O médico da atualidade parece ter a obrigação de solicitar exames laboratoriais ou de imagem para os clientes antes de exarar sua opinião sobre o mal de seu paciente. Surge, nesse momento, o laboratório moderno. Os exames laboratoriais de todas as especialidades, fossem clínicos ou de imagem, eram realizados ou supervisados por médicos, que cuidavam de dar atenção ao cliente.

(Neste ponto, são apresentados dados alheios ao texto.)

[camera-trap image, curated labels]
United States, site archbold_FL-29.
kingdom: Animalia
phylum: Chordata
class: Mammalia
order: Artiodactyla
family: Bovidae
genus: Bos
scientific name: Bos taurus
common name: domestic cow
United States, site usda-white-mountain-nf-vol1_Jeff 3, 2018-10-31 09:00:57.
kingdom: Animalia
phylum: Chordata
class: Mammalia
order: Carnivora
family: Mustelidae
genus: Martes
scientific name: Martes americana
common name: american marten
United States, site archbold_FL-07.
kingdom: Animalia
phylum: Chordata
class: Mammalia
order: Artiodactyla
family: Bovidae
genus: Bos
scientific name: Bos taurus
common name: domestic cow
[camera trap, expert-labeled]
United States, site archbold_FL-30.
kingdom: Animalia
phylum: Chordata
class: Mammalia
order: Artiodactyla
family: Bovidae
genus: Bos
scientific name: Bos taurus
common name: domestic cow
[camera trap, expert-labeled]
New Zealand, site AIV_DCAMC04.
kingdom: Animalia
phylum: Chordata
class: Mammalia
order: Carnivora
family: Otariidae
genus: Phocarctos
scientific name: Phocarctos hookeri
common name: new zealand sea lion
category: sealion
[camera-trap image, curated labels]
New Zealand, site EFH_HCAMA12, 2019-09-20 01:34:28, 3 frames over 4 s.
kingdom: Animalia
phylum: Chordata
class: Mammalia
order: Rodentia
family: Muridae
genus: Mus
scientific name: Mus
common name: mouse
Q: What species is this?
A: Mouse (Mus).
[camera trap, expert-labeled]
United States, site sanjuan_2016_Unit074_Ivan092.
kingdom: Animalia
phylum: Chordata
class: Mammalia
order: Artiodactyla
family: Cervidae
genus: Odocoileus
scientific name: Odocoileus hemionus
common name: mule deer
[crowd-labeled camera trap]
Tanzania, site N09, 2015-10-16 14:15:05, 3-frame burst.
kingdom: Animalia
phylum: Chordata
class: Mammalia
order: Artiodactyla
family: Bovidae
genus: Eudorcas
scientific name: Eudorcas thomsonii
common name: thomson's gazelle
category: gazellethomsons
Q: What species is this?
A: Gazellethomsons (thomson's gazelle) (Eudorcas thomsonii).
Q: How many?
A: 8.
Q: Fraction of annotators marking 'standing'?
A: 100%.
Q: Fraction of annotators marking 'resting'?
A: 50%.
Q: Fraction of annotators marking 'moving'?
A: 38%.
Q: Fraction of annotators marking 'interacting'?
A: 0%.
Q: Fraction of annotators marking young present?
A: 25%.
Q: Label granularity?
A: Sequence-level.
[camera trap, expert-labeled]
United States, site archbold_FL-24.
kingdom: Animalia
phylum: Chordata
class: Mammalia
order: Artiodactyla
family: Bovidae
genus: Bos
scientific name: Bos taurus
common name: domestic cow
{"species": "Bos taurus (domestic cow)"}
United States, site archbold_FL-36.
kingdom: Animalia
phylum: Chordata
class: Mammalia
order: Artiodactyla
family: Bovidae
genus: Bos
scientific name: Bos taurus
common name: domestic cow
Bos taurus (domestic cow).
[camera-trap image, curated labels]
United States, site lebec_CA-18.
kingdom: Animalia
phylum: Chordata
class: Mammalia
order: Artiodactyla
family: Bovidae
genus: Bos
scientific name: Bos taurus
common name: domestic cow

Com a medicina moderna, tudo evoluiu e melhorou, menos a posição do médico na sociedade. A medicina moderna não permite ao médico exercer uma profissão liberal e autônoma. O médico do dia de hoje é um conveniado com uma empresa de prestação de serviços médicos, com a qual ele discute sem poder impor o preço do seu serviço. O médico não é procurado pela sua qualidade, mas sim pela possibilidade de ser encontrado no posto público de atendimento ou credenciado por determinado convênio. Os exames laboratoriais são solicitados e devem ser autorizados para serem realizados.
Os laboratórios são grandes empreendimentos financeiros nacionais ou mesmo multinacionais, onde o médico não é encontrado, pois os laboratórios são geralmente dirigidos por biomédicos. Não são laboratórios, são empresas com suas cotas sendo valorizadas nas Bolsas de Valores.
Os clientes quase sempre procuram os médicos mais próximos ou mais convenientes, seja no convênio ou no posto de saúde. Devem estar cadastrados no Sistema Único de Saúde ou em dia no pagamento do convênio. Não são tratados como clientes, mas como fregueses.
Affonso Renato Meira
Professor Emérito da Faculdade de Medicina da USP
Membro Emérito da Academia de Medicina de São Paulo
* Código de Ética Médica da Associação Médica Brasileira (1953). Aprovado na IV Reunião do Conselho Deliberativo ocorrida no Rio de Janeiro, em 30 de janeiro de 1953, e reconhecido oficialmente pela Lei n. 3.268 de setembro de 1957.
* Meira, A.R. O Médico e a Andorinha. In: Suplemento Cultural da APM, maio de 2012, n. 235.